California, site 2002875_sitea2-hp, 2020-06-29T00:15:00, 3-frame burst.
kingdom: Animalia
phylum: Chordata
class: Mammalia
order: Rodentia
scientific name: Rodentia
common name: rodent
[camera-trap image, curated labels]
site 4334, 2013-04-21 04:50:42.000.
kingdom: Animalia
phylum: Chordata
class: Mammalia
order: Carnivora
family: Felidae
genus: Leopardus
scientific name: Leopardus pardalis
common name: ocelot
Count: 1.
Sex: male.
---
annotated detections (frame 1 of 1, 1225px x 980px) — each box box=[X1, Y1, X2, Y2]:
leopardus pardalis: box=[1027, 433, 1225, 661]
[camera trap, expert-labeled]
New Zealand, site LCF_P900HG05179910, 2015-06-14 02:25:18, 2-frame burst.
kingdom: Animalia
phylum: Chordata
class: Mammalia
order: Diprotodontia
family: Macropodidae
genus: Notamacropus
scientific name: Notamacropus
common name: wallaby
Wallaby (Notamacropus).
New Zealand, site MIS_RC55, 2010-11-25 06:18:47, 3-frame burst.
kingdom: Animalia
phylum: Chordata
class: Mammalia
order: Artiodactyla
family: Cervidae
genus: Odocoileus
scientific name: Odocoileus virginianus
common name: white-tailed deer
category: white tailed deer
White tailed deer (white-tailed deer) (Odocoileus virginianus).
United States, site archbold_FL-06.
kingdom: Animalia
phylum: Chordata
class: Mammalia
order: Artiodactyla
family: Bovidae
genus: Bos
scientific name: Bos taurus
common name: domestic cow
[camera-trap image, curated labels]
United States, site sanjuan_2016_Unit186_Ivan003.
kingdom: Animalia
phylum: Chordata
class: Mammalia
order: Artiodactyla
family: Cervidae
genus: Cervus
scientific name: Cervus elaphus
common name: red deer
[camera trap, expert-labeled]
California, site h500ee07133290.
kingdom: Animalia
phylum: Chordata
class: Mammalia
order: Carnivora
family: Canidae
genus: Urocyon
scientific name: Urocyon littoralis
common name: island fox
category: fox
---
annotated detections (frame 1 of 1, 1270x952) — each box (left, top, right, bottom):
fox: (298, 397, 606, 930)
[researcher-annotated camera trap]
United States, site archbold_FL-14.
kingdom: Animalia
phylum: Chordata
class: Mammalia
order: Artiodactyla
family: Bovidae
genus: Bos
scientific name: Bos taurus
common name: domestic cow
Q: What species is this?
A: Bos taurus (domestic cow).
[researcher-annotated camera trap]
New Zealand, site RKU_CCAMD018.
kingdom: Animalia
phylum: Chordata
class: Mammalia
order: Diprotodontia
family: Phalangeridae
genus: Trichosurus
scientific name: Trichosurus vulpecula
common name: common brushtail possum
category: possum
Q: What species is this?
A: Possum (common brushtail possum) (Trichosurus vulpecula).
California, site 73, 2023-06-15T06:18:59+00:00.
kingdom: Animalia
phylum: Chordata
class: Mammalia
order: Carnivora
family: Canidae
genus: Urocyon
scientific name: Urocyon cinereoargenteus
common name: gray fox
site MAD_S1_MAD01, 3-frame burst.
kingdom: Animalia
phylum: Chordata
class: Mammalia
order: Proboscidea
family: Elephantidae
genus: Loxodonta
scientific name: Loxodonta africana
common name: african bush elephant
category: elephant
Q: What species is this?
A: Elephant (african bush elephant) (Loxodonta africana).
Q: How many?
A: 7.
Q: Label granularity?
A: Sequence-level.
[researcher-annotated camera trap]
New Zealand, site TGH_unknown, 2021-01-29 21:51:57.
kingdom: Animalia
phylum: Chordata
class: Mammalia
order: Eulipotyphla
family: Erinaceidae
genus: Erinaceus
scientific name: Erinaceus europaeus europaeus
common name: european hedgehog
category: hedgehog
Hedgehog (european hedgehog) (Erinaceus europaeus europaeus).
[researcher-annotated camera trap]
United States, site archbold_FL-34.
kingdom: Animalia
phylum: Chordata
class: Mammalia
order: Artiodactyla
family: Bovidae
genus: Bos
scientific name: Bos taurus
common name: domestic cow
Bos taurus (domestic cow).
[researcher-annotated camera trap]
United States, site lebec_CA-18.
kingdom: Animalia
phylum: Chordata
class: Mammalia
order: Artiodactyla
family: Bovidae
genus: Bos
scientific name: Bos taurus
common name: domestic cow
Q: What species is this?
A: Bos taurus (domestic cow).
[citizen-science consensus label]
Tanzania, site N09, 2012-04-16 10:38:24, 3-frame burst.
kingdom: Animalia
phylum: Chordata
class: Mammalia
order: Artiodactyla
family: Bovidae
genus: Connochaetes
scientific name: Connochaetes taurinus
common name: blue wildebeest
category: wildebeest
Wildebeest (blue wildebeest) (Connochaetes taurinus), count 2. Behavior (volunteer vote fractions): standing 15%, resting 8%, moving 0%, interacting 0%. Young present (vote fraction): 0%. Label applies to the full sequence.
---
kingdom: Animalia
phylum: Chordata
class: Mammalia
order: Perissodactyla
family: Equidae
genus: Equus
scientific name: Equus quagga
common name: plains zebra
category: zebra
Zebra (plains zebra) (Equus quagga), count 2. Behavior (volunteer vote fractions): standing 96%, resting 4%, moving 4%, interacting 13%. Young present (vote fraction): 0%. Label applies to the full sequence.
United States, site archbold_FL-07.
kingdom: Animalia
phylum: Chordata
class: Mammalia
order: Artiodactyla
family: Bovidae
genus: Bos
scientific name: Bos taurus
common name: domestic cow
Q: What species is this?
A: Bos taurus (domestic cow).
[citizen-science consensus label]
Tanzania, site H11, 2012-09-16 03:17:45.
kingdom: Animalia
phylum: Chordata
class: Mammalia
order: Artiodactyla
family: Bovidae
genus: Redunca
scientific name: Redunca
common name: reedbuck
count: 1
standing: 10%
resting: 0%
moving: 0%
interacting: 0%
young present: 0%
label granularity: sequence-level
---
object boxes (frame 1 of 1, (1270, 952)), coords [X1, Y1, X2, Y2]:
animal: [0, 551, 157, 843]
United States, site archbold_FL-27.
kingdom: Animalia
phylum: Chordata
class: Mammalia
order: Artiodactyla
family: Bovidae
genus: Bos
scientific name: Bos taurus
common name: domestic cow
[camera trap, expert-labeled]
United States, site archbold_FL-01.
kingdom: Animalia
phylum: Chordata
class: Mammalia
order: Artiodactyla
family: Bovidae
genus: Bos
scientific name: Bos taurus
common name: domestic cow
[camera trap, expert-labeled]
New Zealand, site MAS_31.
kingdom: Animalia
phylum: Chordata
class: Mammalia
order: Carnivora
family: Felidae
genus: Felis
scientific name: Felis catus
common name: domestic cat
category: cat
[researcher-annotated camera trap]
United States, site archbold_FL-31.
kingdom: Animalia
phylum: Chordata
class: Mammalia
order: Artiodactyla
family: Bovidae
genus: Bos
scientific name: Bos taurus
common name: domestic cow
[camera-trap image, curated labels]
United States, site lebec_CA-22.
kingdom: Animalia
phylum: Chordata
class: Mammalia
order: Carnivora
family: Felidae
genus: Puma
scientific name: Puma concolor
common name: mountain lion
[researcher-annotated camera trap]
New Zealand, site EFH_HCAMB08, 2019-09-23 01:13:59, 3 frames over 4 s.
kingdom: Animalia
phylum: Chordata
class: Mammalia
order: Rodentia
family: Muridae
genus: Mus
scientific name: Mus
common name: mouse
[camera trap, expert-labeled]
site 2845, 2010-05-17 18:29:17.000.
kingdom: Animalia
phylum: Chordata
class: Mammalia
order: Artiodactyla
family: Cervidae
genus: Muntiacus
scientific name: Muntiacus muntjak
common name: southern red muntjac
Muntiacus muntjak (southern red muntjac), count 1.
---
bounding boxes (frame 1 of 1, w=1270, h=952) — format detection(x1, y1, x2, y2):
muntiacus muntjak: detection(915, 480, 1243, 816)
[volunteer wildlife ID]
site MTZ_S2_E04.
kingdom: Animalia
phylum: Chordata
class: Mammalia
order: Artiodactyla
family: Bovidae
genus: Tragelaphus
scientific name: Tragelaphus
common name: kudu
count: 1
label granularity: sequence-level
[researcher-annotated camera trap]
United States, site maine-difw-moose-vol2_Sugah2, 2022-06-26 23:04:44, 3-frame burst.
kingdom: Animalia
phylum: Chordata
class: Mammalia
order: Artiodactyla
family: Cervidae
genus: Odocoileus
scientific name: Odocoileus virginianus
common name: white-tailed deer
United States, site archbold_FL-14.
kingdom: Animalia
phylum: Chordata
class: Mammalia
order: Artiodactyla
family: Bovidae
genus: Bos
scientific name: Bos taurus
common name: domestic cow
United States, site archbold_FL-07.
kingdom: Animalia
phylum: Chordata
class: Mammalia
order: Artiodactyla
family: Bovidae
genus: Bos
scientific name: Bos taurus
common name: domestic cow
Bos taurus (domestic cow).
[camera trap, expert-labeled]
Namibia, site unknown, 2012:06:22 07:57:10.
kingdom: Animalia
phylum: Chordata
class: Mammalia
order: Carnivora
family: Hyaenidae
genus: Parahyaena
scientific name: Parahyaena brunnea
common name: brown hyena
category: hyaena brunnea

ACTIVITY: Return, in full, every line of these entries that holds "Urocyon".

RESPONSE BOX:
genus: Urocyon
scientific name: Urocyon littoralis
genus: Urocyon
scientific name: Urocyon cinereoargenteus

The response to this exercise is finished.